Surviving a Parent's Trip to the Hospital and Beyond: What to know before you go.

You find your mom on the floor in her bathroom at home. She complains of hip pain and has been there for a few hours. You make the call and a few hours later she has been admitted to the hospital with a hip fracture. Now what?

Insurance: If your loved one has Medicare or a HMO that manages Medicare benefits, the hospital stay is mostly covered. Medicare recipients will pay a $992 deductible for 2007 for hospital stays of 1-60 days. If a HMO is involved, check with the benefits administrator for specific deductibles or co-pays.

Legal Documents: If you haven't done it already, now would be a great time to have legal documents prepared for health care decisions. The most widely used form is called the Advance Directive for Health Care. This form allows your loved one to appoint someone to make decisions about health care if they are unable to do so, as well, this form also addresses end-of-life decision making. While you are helping your loved one with this document, fill one out for yourself!
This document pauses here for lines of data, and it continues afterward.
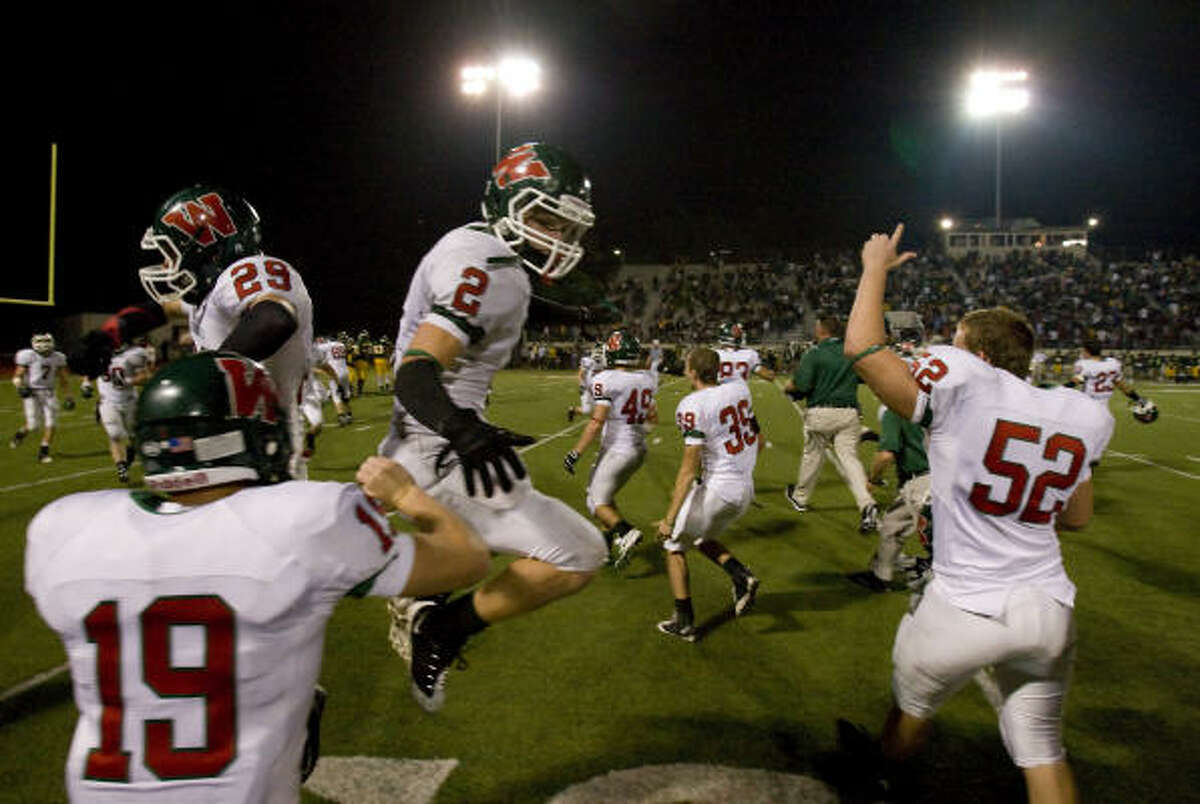 The Woodlands players storm the field in celebration after Klein Forest kicker Jacob Decker missed an extra point attempt in overtime.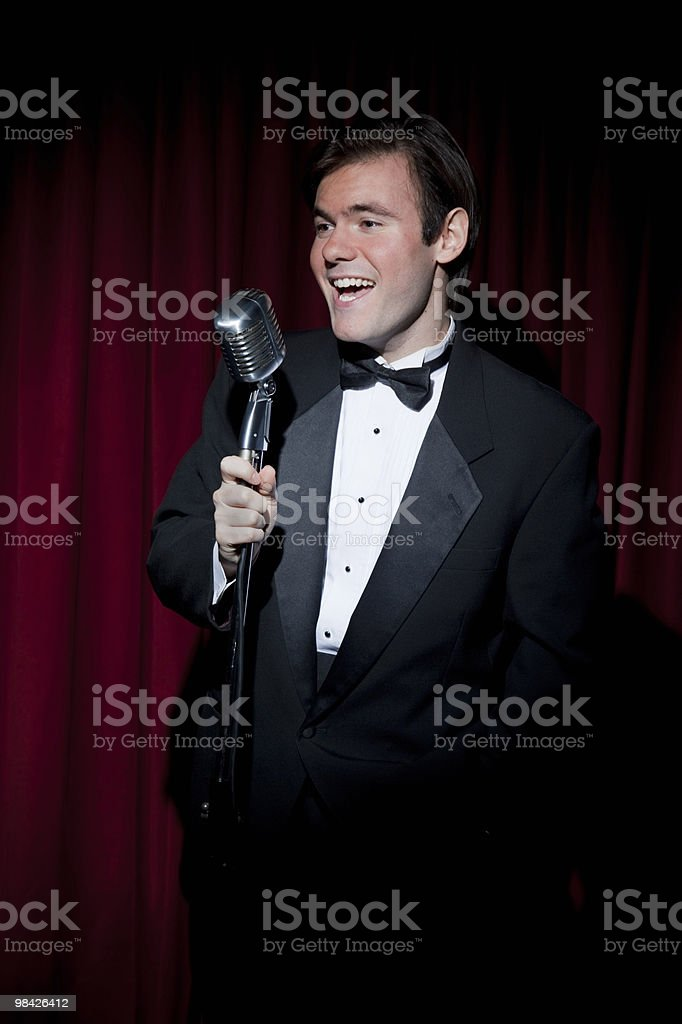 Young man in tuxedo with microphone royalty-free stock photo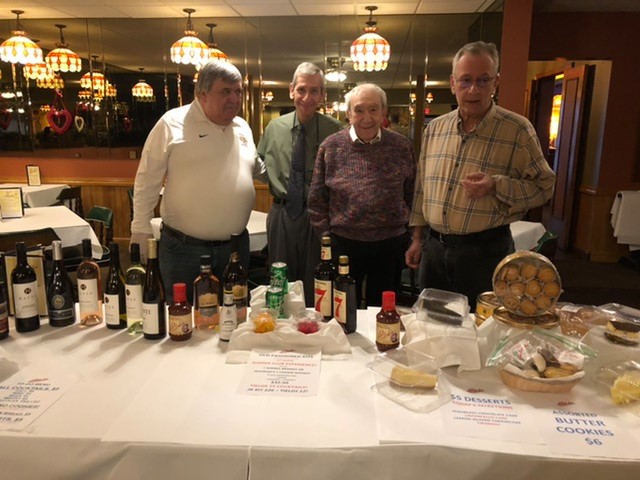 men at display table with liquor display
Your mom has been in the hospital for two days now, and the discharge planner is telling you that she needs to leave the hospital in two days! To top if off, you have been presented with a list of in-patient rehab centers for discharge and you are expected to pick one!

Skilled Nursing Facilities (SNF): Medicare and HMO's will cover rehab centers- with a catch. Medicare recipients must have a three night hospital stay and receive a doctor's order to receive 'skilled' care in order to qualify for admission to rehab. The doctor will make a decision based on several aspects of a patient's rehab potential. HMO benefits vary greatly, check with the benefits administrator for specific requirements. .

Medicare has a great website for users to compare rehab centers based on their yearly state inspection results and other quality indicators, www.medicare.gov/NHcompare. You will also find helpful checklists to assist in your search. Select a few; go for a tour. Talk to health care professionals who can share their experiences with these facilities.

The 100-day myth: Many families leave the hospital believing their loved one will be able to stay in the rehab center for a full 100 days. It is a rare case that a resident uses their full 100 days of Medicare during a rehab stay. Medicare does not cover long term care, it is simply an insurance benefit. Medicare will cover a rehab center as long as your loved one continues to benefit from the skilled services they are receiving. Medicare does not have representatives that make this decision, instead, the decision to continue with rehab from one day to the next, is decided by the interdisciplinary team at the rehab center working with your loved one. In the case of HMO recipients, the HMO does employ case managers who keep in close contact with the rehab centers and decide when a resident is no longer eligible for skilled benefits. In either case, once it has been determined that your loved one no longer qualifies for skilled benefits, you will be presented with a Notice of Medicare Provider Non-Coverage aka, a denial letter. By law, Medicare beneficiaries must have 72 hours notice of non coverage; HMO's vary between 48-72 hours depending on the HMO.

Appeals: Once your loved one has been presented with a denial letter, several options are available. If you do not agree with the non-coverage decision, you can appeal it. You will find appeal information within the Non-Coverage letter, specific to the Medicare insurance provider. If you do agree with the non-coverage decision, it is time to make decisions about the next move for your loved one. Hopefully, you and your loved one have been discussing the plans to return home after the rehab stay. The rehab social worker can help you arrange for equipment and services to ease the transition of returning home. If returning home is not an option for your loved one, you now face a myriad of options for community based care.